**Excerpted text**:
===============

SEARCH
Monitor archives:
Copyrighted material


Pentagon's Plan To Bypass U.S. TV Networks

by Joe Hagan


MORE
coverage of Iraq media
The Coalition Provisional Authority running Iraq, created by the Bush administration, dissatisfied with the American television news decisions on covering the conflict, is about to create its own broadcast operation, with the capacity to bypass the networks, live from Iraq, 24 hours a day.

"We've had to rely on events covered by the networks and their interpretation, and their feed back to the United States," said Dorrance Smith, the former ABC News producer and an advisor to President Bush and his father, now senior media adviser to the Coalition Provisional Authority.

"That's about to change," said Smith, "because we're about to have total 24-hour connectivity."

Asked if he would call the new operation an American Al-Jazeera, a broadcast operation institution untethered by commercial considerations, Smith said it was more like a "C-SPAN Baghdad."

When the Bush White House bypassed the television networks in September 2003 by taking the President's story on Iraq directly to local news affiliates, it sent a blunt message to the television networks: they didn't want the New York anchors -- Peter Jennings, Tom Brokaw, Dan Rather -- determining their headlines.

===============

**Work to do**:
Copy the passage of the article on the Pentagon's broadcast plan word for word, starting with "Asked if he" and going on through "determining their headlines.".

Questions about scene geometry
===============

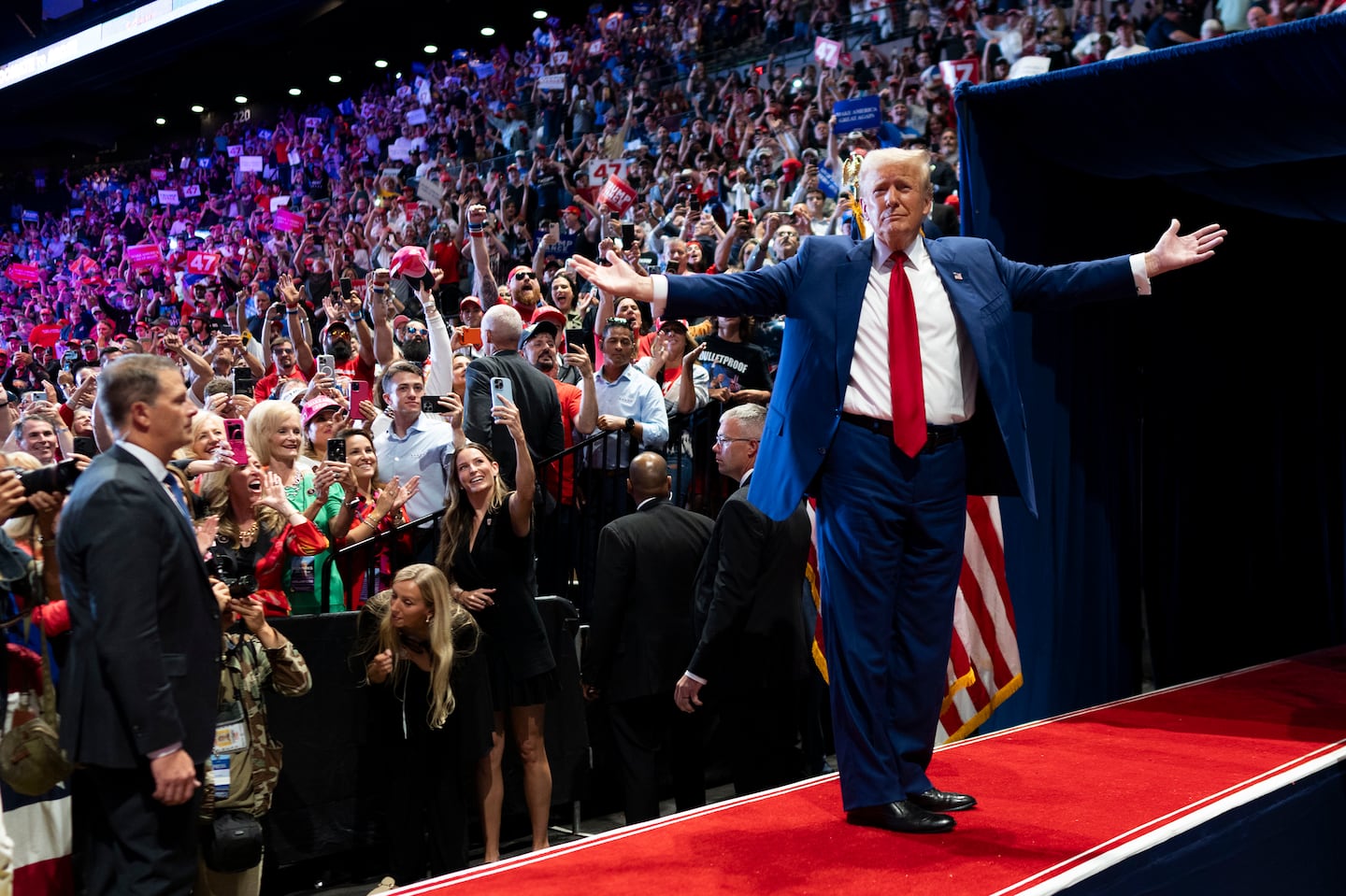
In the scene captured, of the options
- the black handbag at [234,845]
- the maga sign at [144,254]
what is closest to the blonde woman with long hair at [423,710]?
the black handbag at [234,845]

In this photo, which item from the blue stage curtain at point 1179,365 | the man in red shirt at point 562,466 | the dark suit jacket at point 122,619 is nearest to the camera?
the dark suit jacket at point 122,619

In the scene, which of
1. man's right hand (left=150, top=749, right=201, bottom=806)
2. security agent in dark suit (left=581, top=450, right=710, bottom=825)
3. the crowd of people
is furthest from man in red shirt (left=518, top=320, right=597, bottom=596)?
man's right hand (left=150, top=749, right=201, bottom=806)

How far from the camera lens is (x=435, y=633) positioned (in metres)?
5.32

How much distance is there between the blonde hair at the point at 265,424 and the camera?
5832 mm

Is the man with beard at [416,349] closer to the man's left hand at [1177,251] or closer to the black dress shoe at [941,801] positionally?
the black dress shoe at [941,801]

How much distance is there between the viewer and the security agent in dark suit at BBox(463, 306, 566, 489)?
6426 mm

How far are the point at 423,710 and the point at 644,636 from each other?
984mm

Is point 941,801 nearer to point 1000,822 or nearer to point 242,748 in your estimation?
point 1000,822

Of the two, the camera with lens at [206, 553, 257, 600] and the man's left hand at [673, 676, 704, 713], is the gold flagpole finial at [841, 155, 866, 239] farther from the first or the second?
the camera with lens at [206, 553, 257, 600]

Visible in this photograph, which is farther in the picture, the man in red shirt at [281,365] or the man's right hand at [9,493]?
the man in red shirt at [281,365]

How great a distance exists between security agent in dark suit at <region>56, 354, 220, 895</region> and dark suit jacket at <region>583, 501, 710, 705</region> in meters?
2.60

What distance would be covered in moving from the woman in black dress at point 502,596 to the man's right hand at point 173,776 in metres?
2.43

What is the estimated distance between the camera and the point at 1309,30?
4.45 meters

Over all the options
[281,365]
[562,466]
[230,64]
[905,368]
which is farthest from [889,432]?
[230,64]
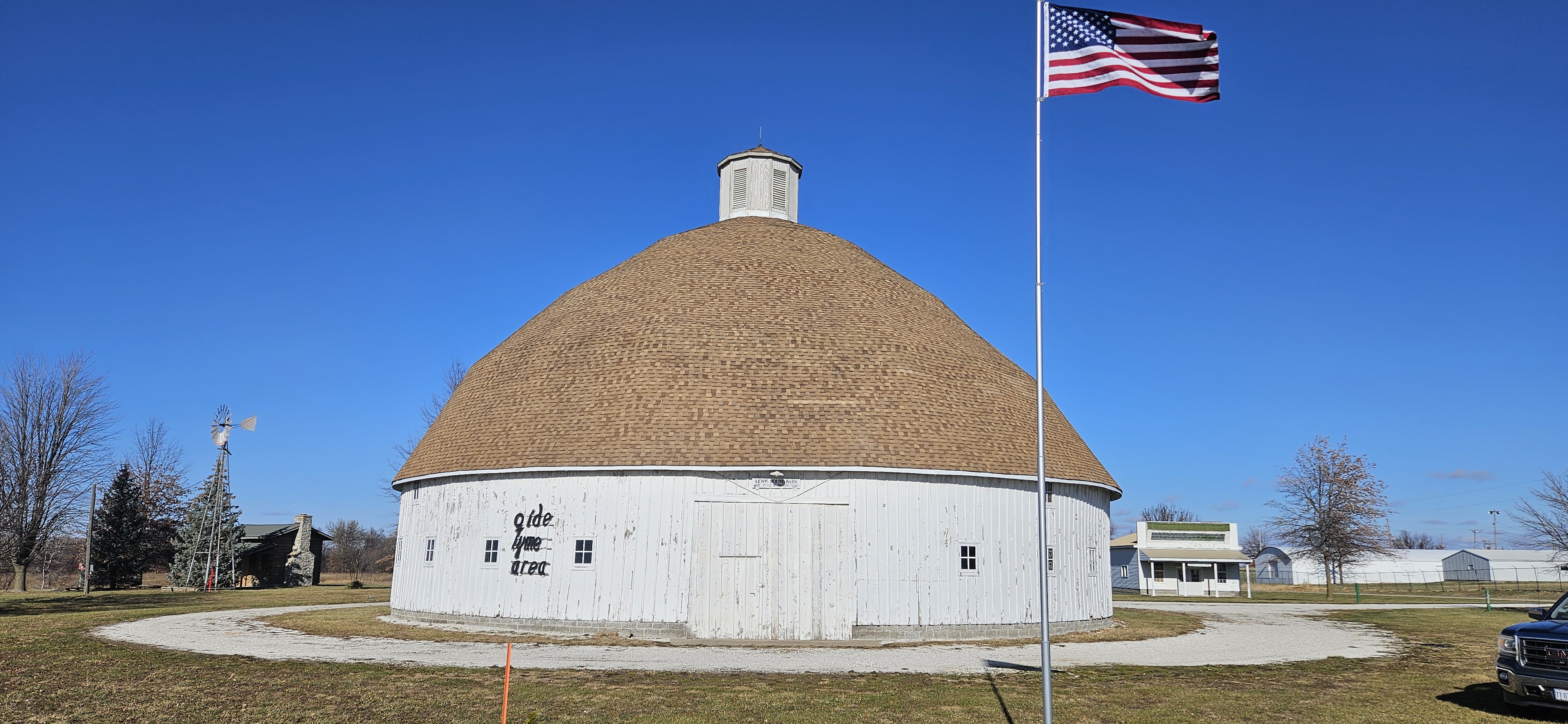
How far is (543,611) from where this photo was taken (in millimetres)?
21234

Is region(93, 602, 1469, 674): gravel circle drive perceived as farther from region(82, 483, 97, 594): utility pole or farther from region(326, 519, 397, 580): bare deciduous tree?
region(326, 519, 397, 580): bare deciduous tree

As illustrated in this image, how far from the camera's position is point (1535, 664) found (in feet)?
37.8

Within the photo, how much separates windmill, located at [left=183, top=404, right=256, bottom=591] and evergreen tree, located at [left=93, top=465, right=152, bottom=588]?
3.14 m

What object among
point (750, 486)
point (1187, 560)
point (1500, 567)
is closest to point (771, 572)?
point (750, 486)

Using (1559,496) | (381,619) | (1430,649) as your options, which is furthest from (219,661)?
(1559,496)

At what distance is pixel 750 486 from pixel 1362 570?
3446 inches

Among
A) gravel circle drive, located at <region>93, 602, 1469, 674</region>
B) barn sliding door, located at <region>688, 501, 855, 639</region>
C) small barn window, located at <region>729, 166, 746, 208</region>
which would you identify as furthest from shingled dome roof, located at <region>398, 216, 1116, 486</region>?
small barn window, located at <region>729, 166, 746, 208</region>

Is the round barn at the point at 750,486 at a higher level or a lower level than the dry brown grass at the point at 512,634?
higher

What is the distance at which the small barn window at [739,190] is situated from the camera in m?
32.2

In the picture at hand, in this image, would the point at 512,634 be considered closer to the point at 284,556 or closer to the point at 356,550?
the point at 284,556

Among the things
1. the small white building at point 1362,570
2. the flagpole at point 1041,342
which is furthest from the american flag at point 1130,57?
the small white building at point 1362,570

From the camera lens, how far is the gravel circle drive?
16172 millimetres

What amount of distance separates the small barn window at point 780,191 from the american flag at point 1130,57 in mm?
20109

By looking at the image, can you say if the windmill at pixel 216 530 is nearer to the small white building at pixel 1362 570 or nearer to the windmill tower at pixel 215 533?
the windmill tower at pixel 215 533
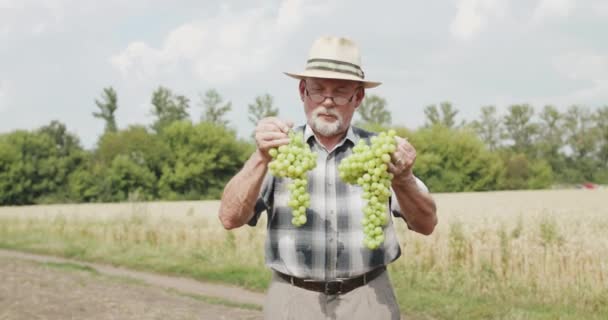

===============

**Final answer**:
Asked if he would call the new operation an American Al-Jazeera, a broadcast operation institution untethered by commercial considerations, Smith said it was more like a "C-SPAN Baghdad."

When the Bush White House bypassed the television networks in September 2003 by taking the President's story on Iraq directly to local news affiliates, it sent a blunt message to the television networks: they didn't want the New York anchors -- Peter Jennings, Tom Brokaw, Dan Rather -- determining their headlines.